Presbyterian Care Tasmania Inc has been presented with a s.739 (application to deal with a dispute) conundrum by a vexed staff member (Esam).

Anti-bullying – likely to continue – s.789FC Fair Work Act 2009 – application for order to stop bullying – alleged bullying at work during employment with respondent – applicant dismissed – respondent applied for dismissal of bullying application on ground that application had no reasonable prospect of success under s.587 of FW Act – Spencer v The Commonwealth of Australia considered – whether applicant would continue to be bullied at work – held that due to dismissal applicant would not have continued to be bullied at work – Federal Circuit Court proceedings commencing September 2016 – Commission held that applicant’s future employment status with respondent speculative – adjournment of application until Federal Circuit Court trial not efficient administration of justice – satisfied application had no reasonable prospect of success – application dismissed. Willis v Capital Radiology P/L t/a Capital Radiology and Ors.

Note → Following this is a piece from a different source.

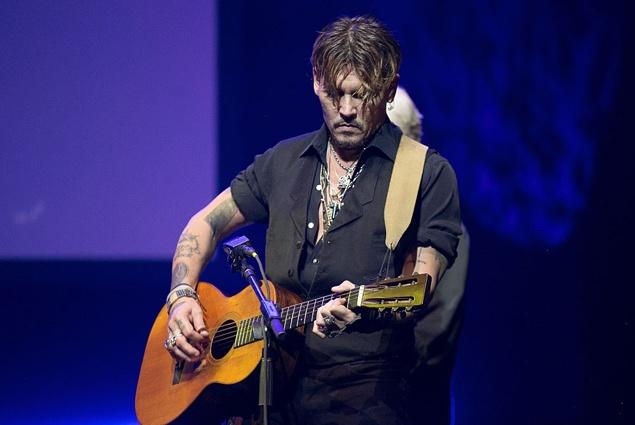 Джонни Депп впервые за долгое время появился на публике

Melbourne Pathology is being challenged by a s.739 (application to deal with a dispute in relation to flexible working arrangements) issued by a disgruntled staffer (Matthiesson).

An application for approval of the Eastern Heart Clinic and NSWNMA/ANMF Enterprise Agreement 2015-2017 (s.185 – application for approval of a single-enterprise agreement) will be reviewed by Fair Work Commissioner Johns.

Enterprise bargaining – scope order – ss.228, 238 Fair Work Act 2009 – application for a scope order re HammondCare – Health Services Union supported and endorsed the ANMF application – HammondCare is a Christian charity which specialises in dementia care – operates three main business streams: residential care, home care and health and hospital care – HammondCare has historically operated in New South Wales – since 2014 HammondCare has had three residential care facilities at Caulfield Hospital in Melbourne – in December 2014 when HammondCare started employing staff in Victoria the employees were informed about their relevant modern award, and that HammondCare had agreed to apply above award conditions derived from the two New South Wales agreements – ANMF wrote to HammondCare to discuss decision not to commence bargaining for a new enterprise agreement – ANMF was advised that HammondCare did not yet wish to commence negotiations but would meet with the ANMF in July 2015 when both of the New South Wales agreements were scheduled for renegotiation – in June 2015 HammondCare wrote to the ANMF stating its intention to negotiate a national agreement covering employees in Victoria and New South Wales – ANMF made an application for a scope order as it was concerned that bargaining has not proceeded efficiently or fairly – whether ANMF has met, or was meeting, the good faith bargaining requirements – Cimeco considered – Commission satisfied that ANMF has met, and was meeting, those requirements – whether making an order will promote the fair and efficient conduct of bargaining – MFB considered – found bargaining would proceed more efficiently and fairly if an order was made, than it would if no order made – order would ensure that interests of Victorian employees were not subjugated by interests of New South Wales employees – New South Wales employees outnumber Victorian employees by five or six to one – Commission satisfied that proposed group of employees was fairly chosen – satisfied that reasonable in all the circumstances to make order sought – parties reached an impasse on issue of whether proposed agreement was a national agreement or a Victorian agreement – reasonable to make scope order. Australian Nursing and Midwifery Federation.